Columna publicada el sábado 9 de mayo por La Tercera.

“Sin la justicia ¿qué serían los reinos sino bandas de ladrones? ¿Y qué son las bandas de ladrones sino pequeños reinos?” Esta es de las más populares frases de Agustín de Hipona. Algunos, desde un alto pedestal, la usan para concluir que los Estados modernos son simples bandas de ladrones, dadas sus muchas injusticias. Sin embargo, Agustín no era un purista en lo que toca a la política. No se hacía muchas ilusiones. La justicia mencionada no es una cosa plena ni total. Se refiere simplemente a que logre primar la justicia en el reino. Que el trigo logre prevalecer, más o menos, sobre la cizaña. Porque cuando ello ocurre hay paz, y la paz es el objetivo fundamental de la política. 

Esta aproximación me parece adecuada para enfrentar la realidad del Estado. Cuando uno la observa es fácil horrorizarse: está lleno de esos pequeños reinos cleptocráticos. Las anécdotas al respecto son infinitas y sabrosas. Pero eso es sólo quedarse con la mitad de la película. Aunque atraiga menos a la opinión pública, hay también grandes bolsones de funcionarios correctos e, incluso, de verdaderos “servidores públicos”, aquellos héroes burocráticos soñados por Andrés Bello. Por eso, cuando se juzga a los funcionarios al bulto -ya sea negativa o positivamente- se pone uno del lado de la cizaña, al dar por concluida una batalla en curso.
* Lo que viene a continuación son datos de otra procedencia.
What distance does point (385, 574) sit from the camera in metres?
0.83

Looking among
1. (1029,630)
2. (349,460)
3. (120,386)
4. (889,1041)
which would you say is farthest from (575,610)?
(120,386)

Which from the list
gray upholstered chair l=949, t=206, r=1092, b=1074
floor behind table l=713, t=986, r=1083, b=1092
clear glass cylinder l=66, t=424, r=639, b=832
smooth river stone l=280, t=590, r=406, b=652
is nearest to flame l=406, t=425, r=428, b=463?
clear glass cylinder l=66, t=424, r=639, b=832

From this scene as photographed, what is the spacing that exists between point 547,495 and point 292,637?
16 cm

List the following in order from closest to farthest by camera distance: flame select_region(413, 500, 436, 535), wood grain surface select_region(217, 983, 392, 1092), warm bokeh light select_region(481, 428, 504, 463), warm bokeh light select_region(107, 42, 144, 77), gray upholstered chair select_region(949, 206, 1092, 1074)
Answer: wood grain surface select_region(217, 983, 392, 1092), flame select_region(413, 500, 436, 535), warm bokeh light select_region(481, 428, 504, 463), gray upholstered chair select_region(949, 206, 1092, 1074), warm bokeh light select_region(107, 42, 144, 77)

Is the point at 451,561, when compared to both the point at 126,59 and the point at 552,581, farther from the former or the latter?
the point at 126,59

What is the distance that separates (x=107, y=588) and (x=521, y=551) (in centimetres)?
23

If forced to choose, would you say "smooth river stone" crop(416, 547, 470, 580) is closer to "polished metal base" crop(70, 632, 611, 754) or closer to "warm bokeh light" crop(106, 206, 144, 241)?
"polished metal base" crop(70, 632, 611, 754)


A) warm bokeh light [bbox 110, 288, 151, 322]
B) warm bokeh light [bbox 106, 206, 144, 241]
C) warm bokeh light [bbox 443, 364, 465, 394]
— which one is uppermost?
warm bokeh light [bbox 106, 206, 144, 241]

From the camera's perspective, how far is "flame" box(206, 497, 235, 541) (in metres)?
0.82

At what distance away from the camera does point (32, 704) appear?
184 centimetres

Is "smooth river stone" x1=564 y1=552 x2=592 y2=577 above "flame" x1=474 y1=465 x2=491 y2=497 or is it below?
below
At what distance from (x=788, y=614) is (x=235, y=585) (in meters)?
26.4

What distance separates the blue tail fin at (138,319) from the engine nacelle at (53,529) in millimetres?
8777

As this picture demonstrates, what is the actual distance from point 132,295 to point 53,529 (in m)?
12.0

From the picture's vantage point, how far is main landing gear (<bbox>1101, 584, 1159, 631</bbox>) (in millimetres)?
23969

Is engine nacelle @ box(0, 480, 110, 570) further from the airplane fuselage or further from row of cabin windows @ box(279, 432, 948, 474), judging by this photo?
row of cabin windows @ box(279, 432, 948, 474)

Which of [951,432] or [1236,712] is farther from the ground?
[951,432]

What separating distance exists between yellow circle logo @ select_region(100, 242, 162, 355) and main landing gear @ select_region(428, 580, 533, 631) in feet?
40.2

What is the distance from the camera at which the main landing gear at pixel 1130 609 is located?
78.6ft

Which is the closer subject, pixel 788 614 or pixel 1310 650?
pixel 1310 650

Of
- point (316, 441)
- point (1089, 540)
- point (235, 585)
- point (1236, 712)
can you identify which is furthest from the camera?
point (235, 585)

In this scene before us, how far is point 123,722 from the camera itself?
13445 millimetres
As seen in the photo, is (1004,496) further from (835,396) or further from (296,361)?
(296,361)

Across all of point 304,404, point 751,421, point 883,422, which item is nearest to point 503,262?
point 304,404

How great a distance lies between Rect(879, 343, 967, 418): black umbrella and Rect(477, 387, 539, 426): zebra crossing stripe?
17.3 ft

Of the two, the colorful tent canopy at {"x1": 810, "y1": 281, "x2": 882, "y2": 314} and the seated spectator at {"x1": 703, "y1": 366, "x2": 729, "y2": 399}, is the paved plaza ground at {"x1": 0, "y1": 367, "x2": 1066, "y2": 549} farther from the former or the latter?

Una buena pregunta es de dónde viene la corrupción de los corruptos que habitan los pequeños reinos parasitarios. Y si uno la mira de cerca, en muchos casos se topará con algo interesante: suelen ser clientes. Es decir, le deben su cargo a alguien, y es a ese acreedor al que sirven, y no a la república. Estos deudores de ocupación son los famosos operadores políticos, que forman sólidas jerarquías de arrimados: los hay grandes, medianos y pequeños, dependiendo de qué tan cerca están de los mandamases. Los puestos para posicionar operadores son de los grandes botines políticos: a eso apunta el viejo adagio atribuido a los radicales de “no me den, póngame donde haiga”. El poder de un político y de un partido se consolida en la medida en que crece su capacidad de repartija. 

Digo todo esto por dos razones: una pequeña y otra mayor. La pequeña es el Instituto Nacional de Derechos Humanos, que nació como botín y fue organizado como tal por Lorena Fríes, operadora premium del bacheletismo. Tanto, que poner a su cargo a alguien profesional y sin deuda como Sergio Micco fue como tirarle sal a una babosa: toda esta semana hemos visto las indecorosas contorsiones de su cuerpo clientelar. ¿No deberíamos sentir un poco de vergüenza cívica ante esta reyerta facciosa? ¿Cómo una institución así podría servir a los derechos humanos con que hacen gárgaras los que critican a Micco? 

La razón grande es que necesitamos que las élites políticas pacten una tregua de modernización del Estado: no podremos enfrentar los tremendos desafíos que tenemos por delante con nuestra clase política compitiendo por corromper nuestro aparato burocrático. Bajarse el sueldo es poco al lado de renunciar a la repartija desatada de cargos. Pero es imposible que el sueño de los ciudadanos libres de Chile sea avanzado por siervos clientelares. Es hora de dar la pelea por el trigo.